Саллюстию было всего двадцать четыре года, но в жизни он знал только одно наслаждение – хорошо поесть; должно быть, всеми остальными удовольствиями он уже пресытился, и все же сердце у него было доброе.

– Я узнал его, клянусь Поллуксом! – воскликнул Панса. – Это амбракийский[49] козленок. Эй! – Он щелкнул пальцами, так обычно подзывали рабов. – Мы должны совершить возлияние в честь нового гостя!

– Я надеялся, – сказал Главк со вздохом, – предложить вам устрицы из Британии, но те же ветры, что когда-то были беспощадны к Цезарю, лишили нас устриц[50].

– А они и впрямь так вкусны, эти устрицы? – спросил Лепид, для удобства еще больше распуская на животе свою тунику.

– Ну, признаться, я подозреваю, что дальность расстояния делает их столь лакомыми, им недостает сочности устриц из Брундизия[51]. Но в Риме ни один ужин без них не обходится.

– Бедные бритты!
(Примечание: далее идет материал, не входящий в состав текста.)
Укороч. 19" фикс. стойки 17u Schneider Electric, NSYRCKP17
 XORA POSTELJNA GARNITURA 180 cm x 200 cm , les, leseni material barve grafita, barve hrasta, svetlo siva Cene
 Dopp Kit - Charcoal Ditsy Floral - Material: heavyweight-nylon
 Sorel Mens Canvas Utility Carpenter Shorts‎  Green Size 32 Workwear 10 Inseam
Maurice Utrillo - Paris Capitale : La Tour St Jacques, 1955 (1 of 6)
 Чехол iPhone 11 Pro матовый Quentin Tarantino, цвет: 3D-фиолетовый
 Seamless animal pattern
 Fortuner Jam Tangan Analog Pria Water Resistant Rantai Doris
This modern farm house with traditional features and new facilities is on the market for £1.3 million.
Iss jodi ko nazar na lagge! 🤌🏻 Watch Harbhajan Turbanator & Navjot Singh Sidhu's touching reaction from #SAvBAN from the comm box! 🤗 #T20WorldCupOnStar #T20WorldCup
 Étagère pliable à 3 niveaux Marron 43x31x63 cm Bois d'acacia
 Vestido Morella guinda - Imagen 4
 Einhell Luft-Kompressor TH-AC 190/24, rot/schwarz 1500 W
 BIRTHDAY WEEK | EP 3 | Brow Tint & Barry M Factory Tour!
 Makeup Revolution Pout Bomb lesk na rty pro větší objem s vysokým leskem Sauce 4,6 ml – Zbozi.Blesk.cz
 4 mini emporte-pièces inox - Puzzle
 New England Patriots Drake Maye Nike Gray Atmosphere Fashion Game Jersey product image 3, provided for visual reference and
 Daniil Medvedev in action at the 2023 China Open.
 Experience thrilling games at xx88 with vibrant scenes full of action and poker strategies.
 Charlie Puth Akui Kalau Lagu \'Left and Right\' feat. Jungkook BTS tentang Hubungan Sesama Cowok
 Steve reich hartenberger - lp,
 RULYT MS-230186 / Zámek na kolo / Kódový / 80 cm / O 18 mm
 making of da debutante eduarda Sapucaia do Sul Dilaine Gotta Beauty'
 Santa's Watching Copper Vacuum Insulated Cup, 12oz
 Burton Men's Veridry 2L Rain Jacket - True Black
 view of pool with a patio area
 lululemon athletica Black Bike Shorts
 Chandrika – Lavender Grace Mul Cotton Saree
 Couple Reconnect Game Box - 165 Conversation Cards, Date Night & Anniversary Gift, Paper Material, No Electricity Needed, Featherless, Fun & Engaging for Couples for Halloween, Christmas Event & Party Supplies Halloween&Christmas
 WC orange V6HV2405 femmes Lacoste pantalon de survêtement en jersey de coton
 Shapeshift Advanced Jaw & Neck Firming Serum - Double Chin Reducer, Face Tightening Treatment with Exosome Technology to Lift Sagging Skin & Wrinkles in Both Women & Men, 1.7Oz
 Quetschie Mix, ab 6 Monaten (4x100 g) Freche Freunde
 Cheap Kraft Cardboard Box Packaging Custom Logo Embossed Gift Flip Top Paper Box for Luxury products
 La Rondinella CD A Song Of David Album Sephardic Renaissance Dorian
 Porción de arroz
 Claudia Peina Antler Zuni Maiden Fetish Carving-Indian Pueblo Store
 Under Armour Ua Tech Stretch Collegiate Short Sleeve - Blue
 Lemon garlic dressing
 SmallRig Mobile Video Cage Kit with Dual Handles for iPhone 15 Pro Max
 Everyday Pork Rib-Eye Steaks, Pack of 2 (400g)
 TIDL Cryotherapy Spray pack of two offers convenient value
В конце концов и от них есть какая-то польза, – сказал Саллюстий, – они доставляют нам устриц.

– Лучше бы они доставили нам гладиатора, – сказал эдил, человек практический, который все время думал об амфитеатре.

– Клянусь Палладой! – воскликнул Главк, когда любимый раб венчал его густые волосы новым венком. – Я люблю дикие зрелища, когда зверь дерется со зверем. Но когда человека, такое же существо из плоти и крови, как и мы, безжалостно гонят на арену, на растерзание, это ужасно, меня тошнит, я задыхаюсь, готов сам броситься на арену и защитить его. Крики толпы для меня ужаснее голосов эринний, преследующих Ореста[52]. Я рад, что на этот раз, вероятно, не будет кровавого зрелища!

Эдил пожал плечами. Молодой Саллюстий, самый добродушный человек в Помпеях, широко раскрыл глаза от удивления. Красавец Лепид, который мало говорил, боясь, что от этого у него на лице появятся морщины, воскликнул: «Клянусь Геркулесом!» Прихлебатель Клодий пробормотал: «Клянусь Поллуксом!» – и шестой из пирующих, который был «тенью» Клодия, во всем обязанным вторить своему более богатому приятелю, когда не мог превозносить его – прихлебатель у прихлебателя, – тоже пробормотал: «Клянусь Поллуксом!».